DOCUMENT EXTRACT ▸

-=-=-

# seq2seq: Data Preparation

Abdulhakim Alnuqaydan, Ali Kadhim, Sergei Gleyzer, Harrison Prosper

July 2021

This notebook performs the following tasks:
  1. Read the sequence pairs from __data/seq2seq_data.txt__.
  1. Exclude sequences with complex numbers and with Taylor series expansions longer than 1000 characters.
  1. Write the filtered sequences to __data/seq2seq_data_count.txt__, where count is either 10,000 or 60,000 sequences.
  1. Read filtered data and delimit source (i.e, input) and target (i.e., output) sequences with a tab and newline at the start and end of each sequence, respectively.

In [1]:
import re
import sympy as sp
import numpy as np
import torch

# symbolic symbols
from sympy import exp, \
    cos, sin, tan, \
    cosh, sinh, tanh, ln
x = sp.Symbol('x')

from IPython.display import display
    
# enable pretty printing of equations
sp.init_printing(use_latex='mathjax')

### Filter sequences

In [2]:
of_order = re.compile(' [+] O[(]x[*][*]5.*[)]')
add_count= re.compile('_data')
def filterData(inpfile='data/seq2seq_data.txt',
               num_seq=60000, # number of sequences
               max_len=260): # maximum length of target sequences
    
    # eliminate instances involving complex numbers
    data = filter(lambda d: d.find('I') < 0, open(inpfile).readlines())
    data = list(data)
 
    # keep expansions that are less than maxlen characters long
    data = filter(lambda d: len(d) < max_len, data)
    data = list(data)
    
    # strip away O(...), that is, of order..
    data = [of_order.sub('', d) for d in data]

    N = min(num_seq, len(data))
    outfile = add_count.sub('_data_%d' % N, inpfile)
    print('output file:', outfile)
    open(outfile, 'w').writelines(data[:N])
    
filterData(num_seq=10000, max_len=260)
filterData(num_seq=60000, max_len=260)

-=-=-

Quote word for word the passage of the seq2seq data preparation notebook starting with "add_count= re.compile('_data')" and going on through "< 0, open(inpfile).readlines())".

SUPPLIED MATERIAL ▸
-=-=-

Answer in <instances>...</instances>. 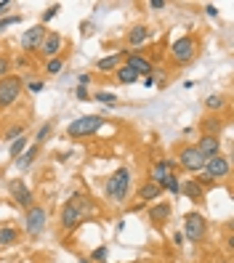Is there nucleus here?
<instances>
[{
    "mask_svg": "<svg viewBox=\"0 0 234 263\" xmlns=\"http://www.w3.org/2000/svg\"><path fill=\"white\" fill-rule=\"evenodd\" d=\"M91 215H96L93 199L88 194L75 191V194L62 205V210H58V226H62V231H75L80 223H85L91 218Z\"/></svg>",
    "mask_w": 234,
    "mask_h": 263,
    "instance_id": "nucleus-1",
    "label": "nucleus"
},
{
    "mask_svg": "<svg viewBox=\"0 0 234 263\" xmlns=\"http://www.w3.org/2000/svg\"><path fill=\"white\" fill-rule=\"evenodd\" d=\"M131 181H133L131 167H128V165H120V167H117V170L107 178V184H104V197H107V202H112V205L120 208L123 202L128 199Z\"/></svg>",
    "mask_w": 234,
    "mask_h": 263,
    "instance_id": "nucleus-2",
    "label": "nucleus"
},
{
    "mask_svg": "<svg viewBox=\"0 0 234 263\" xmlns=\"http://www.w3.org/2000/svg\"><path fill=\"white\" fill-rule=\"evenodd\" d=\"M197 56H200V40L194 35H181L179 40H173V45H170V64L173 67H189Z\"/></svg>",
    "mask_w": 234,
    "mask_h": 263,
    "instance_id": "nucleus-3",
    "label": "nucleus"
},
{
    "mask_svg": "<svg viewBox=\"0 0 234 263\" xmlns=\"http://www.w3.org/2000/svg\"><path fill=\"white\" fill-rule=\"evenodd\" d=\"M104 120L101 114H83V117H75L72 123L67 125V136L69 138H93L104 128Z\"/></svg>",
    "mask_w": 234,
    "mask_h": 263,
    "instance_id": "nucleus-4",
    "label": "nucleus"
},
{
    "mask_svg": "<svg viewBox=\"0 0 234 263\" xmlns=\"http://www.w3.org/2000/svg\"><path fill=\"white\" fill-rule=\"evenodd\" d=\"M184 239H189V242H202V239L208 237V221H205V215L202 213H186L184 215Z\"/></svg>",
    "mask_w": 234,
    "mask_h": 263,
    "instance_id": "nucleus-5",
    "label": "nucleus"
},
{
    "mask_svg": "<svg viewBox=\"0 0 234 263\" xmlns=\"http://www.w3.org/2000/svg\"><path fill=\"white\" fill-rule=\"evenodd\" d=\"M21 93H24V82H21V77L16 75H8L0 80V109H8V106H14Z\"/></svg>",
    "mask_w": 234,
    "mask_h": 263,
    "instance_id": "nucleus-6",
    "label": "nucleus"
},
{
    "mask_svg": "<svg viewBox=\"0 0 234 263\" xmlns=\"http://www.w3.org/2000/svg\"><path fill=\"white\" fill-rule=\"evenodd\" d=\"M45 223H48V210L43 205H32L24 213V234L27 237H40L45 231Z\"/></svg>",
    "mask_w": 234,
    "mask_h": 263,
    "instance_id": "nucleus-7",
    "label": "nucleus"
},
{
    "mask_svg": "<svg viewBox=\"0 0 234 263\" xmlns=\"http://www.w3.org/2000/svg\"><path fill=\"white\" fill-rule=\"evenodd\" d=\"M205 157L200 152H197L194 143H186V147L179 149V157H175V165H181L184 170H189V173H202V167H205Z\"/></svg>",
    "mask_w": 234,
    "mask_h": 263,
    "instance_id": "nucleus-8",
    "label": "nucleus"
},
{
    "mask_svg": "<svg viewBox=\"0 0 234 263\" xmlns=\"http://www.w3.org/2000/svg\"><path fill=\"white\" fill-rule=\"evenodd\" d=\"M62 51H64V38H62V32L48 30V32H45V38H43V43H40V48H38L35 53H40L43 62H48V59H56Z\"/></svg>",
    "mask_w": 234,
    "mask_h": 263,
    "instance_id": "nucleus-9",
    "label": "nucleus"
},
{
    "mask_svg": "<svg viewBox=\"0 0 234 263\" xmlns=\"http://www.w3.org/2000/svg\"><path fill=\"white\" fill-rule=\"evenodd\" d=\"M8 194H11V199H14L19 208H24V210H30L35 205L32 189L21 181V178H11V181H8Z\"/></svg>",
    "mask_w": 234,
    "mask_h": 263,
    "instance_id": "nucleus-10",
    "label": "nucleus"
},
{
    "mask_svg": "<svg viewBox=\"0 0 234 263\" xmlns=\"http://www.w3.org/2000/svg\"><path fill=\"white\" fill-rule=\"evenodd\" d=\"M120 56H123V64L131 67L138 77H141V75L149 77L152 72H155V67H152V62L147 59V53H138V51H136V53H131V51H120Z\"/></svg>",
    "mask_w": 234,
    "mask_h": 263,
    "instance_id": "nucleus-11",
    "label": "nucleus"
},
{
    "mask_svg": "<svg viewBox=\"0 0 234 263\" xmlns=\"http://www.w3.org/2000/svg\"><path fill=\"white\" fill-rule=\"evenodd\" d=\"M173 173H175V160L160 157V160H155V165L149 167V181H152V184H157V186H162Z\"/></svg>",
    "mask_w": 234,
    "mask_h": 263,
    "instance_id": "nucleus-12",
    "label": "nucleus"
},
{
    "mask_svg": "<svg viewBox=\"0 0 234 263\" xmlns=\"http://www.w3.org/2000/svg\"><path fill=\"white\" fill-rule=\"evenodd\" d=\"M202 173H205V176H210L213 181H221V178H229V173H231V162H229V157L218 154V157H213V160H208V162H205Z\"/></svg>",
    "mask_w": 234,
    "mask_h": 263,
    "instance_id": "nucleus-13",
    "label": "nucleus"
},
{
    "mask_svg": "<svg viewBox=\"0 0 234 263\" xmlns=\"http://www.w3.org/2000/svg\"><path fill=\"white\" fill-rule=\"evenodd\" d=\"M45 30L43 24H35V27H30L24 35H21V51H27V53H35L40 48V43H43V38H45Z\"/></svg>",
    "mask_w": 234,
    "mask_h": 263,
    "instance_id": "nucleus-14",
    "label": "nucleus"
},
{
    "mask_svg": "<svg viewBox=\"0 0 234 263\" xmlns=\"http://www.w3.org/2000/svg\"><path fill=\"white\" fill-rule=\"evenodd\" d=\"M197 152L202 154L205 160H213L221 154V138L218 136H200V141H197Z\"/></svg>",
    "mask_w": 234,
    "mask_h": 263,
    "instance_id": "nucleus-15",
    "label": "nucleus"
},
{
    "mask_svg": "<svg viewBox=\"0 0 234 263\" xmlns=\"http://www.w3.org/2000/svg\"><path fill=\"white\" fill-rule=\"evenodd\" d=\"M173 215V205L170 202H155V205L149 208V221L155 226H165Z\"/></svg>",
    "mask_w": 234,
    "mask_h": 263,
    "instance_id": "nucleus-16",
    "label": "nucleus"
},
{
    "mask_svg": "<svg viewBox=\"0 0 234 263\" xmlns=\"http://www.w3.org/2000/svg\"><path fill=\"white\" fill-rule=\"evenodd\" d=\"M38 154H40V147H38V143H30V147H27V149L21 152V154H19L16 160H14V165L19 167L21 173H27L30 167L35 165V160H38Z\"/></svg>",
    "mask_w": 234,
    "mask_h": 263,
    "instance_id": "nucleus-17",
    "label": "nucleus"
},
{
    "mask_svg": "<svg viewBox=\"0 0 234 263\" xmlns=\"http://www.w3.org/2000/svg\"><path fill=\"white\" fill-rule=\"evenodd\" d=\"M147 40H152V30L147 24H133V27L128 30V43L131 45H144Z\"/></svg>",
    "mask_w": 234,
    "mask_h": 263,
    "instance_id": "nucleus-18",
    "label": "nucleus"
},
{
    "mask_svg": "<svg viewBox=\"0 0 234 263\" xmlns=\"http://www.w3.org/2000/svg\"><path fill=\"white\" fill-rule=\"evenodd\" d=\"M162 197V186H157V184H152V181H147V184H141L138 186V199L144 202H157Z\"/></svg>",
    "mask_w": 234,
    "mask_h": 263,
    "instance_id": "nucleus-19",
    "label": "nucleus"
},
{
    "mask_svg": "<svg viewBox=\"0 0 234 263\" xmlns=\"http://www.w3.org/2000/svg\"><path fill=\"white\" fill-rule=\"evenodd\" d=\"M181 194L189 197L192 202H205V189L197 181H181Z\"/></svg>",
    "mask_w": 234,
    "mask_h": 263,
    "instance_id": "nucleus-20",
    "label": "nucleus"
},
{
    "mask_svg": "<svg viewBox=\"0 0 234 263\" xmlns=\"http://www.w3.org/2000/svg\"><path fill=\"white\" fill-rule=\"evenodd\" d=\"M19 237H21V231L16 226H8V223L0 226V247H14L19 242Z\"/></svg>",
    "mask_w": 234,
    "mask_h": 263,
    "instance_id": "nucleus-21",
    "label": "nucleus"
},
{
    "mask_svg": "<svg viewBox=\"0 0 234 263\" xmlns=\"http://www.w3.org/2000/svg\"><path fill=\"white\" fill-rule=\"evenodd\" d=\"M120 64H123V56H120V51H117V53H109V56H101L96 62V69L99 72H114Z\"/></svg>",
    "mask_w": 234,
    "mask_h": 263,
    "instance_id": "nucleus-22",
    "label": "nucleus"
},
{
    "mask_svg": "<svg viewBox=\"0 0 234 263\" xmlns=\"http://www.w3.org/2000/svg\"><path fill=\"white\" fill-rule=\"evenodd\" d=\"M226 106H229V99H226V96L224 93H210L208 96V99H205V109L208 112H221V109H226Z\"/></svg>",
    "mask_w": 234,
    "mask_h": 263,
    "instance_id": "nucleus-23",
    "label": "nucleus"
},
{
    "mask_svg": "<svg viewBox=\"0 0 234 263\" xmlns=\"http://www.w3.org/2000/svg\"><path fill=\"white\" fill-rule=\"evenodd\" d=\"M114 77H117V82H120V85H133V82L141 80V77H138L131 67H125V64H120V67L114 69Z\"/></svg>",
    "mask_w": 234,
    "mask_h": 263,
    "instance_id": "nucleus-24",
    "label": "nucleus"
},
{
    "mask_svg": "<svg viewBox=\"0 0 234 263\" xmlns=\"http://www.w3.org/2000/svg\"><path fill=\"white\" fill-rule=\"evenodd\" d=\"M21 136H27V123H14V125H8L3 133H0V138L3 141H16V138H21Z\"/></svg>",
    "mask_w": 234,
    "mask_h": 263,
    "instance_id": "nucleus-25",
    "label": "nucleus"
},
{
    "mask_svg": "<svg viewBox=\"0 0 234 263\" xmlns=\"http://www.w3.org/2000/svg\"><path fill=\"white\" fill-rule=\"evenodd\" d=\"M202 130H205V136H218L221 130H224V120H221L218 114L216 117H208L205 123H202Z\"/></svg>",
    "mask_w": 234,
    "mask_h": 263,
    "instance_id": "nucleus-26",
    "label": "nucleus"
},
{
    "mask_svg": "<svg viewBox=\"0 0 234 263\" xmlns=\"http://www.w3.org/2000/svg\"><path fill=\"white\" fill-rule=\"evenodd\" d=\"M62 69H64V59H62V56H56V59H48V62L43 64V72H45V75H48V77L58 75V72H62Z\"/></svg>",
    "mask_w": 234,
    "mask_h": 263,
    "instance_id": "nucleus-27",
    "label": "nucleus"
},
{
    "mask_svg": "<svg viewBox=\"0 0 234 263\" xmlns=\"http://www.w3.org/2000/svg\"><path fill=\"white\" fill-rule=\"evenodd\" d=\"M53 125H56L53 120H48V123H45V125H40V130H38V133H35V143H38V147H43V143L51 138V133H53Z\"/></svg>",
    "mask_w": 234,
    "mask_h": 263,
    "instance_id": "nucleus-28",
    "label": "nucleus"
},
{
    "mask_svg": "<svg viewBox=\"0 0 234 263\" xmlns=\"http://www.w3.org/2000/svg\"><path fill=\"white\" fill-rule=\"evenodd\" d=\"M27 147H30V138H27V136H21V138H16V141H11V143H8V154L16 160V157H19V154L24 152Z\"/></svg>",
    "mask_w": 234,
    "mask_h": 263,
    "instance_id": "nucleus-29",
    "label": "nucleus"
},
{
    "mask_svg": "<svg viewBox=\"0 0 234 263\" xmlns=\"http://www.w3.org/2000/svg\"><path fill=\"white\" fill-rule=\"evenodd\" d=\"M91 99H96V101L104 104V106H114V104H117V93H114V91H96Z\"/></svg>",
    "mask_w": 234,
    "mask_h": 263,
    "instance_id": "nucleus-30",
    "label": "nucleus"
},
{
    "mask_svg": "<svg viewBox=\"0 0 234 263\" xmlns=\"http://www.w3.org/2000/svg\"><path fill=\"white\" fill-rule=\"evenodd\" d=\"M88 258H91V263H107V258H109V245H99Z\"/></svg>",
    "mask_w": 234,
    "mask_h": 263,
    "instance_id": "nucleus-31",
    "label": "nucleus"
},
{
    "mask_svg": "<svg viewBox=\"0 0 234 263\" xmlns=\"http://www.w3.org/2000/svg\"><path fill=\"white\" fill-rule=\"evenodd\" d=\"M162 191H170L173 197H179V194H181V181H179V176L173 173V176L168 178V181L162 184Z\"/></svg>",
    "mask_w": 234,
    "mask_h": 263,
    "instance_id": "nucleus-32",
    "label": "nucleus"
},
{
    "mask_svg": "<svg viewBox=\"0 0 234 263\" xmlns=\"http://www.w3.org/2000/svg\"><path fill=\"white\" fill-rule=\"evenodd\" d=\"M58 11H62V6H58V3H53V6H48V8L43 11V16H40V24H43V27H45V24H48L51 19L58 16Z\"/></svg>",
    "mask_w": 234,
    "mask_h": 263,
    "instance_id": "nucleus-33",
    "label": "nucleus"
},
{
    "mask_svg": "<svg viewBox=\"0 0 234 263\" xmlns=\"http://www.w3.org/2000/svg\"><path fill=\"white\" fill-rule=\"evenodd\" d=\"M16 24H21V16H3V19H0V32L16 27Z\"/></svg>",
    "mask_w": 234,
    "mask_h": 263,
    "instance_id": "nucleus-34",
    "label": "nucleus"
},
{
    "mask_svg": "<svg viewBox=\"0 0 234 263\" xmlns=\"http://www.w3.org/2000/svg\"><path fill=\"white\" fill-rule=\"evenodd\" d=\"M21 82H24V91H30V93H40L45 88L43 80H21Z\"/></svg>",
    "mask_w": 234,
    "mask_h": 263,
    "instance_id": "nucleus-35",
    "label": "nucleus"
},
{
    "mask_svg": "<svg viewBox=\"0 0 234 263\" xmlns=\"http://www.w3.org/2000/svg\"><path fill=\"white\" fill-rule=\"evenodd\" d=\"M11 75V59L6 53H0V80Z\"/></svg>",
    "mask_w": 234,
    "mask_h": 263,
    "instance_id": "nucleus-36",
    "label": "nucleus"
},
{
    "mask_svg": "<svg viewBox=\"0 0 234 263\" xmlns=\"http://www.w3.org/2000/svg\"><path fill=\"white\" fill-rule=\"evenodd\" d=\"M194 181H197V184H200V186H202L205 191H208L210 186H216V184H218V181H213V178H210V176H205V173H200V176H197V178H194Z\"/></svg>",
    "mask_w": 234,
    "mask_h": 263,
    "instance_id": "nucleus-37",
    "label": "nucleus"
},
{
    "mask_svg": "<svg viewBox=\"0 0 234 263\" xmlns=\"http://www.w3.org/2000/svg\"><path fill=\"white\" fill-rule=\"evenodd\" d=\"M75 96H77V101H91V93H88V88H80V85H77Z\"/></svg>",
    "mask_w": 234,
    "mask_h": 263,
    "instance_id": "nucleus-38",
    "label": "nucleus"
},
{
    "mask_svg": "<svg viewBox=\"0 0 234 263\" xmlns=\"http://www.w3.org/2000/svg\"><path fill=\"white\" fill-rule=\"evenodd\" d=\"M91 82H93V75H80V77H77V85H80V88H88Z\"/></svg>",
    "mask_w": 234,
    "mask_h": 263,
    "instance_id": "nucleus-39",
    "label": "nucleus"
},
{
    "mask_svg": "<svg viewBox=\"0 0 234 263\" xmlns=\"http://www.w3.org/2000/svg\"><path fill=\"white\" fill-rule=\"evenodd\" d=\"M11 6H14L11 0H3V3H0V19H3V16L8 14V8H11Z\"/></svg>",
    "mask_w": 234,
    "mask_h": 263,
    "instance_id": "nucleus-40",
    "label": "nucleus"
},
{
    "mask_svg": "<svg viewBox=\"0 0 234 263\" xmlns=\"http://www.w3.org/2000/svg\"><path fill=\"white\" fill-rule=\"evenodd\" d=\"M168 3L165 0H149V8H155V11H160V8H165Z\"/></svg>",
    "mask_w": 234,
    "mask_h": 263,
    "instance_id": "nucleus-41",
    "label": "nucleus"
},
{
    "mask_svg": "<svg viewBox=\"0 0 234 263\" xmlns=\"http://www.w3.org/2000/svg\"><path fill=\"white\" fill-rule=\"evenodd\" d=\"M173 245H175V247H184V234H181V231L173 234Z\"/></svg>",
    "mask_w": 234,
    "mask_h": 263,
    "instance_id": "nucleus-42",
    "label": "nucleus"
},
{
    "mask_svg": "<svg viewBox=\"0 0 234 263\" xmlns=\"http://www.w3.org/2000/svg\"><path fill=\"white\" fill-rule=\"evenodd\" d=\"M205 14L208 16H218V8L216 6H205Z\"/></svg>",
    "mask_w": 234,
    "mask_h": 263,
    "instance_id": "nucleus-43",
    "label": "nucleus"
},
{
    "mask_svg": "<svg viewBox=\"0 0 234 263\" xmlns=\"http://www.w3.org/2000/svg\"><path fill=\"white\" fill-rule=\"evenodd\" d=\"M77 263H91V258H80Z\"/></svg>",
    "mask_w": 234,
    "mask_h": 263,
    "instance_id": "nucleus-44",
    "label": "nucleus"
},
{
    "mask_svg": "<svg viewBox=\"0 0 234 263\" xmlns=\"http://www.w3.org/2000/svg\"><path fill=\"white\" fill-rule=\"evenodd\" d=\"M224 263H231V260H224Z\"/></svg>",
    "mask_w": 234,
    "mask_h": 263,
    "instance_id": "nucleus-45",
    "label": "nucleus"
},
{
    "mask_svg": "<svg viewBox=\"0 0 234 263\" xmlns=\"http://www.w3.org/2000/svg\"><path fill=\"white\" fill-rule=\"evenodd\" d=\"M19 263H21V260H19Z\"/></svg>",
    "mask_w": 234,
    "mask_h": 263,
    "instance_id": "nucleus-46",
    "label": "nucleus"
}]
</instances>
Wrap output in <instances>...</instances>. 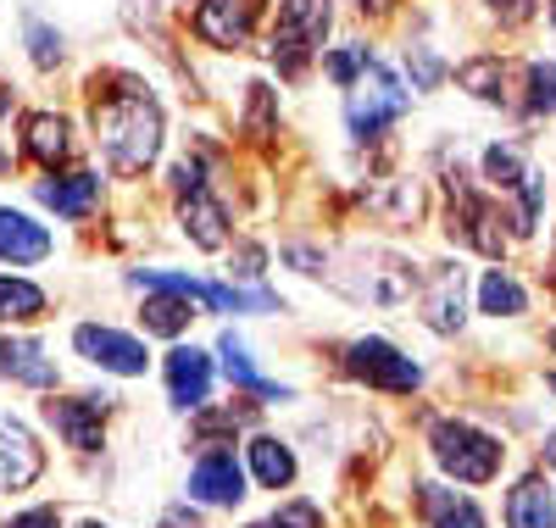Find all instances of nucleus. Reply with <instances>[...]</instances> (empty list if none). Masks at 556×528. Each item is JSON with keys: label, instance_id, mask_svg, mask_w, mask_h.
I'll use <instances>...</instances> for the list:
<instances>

-=-=-

EXERCISE ANSWER ▸
add_count= re.compile('_data')
def filterData(inpfile='data/seq2seq_data.txt',
               num_seq=60000, # number of sequences
               max_len=260): # maximum length of target sequences
    
    # eliminate instances involving complex numbers
    data = filter(lambda d: d.find('I') < 0, open(inpfile).readlines())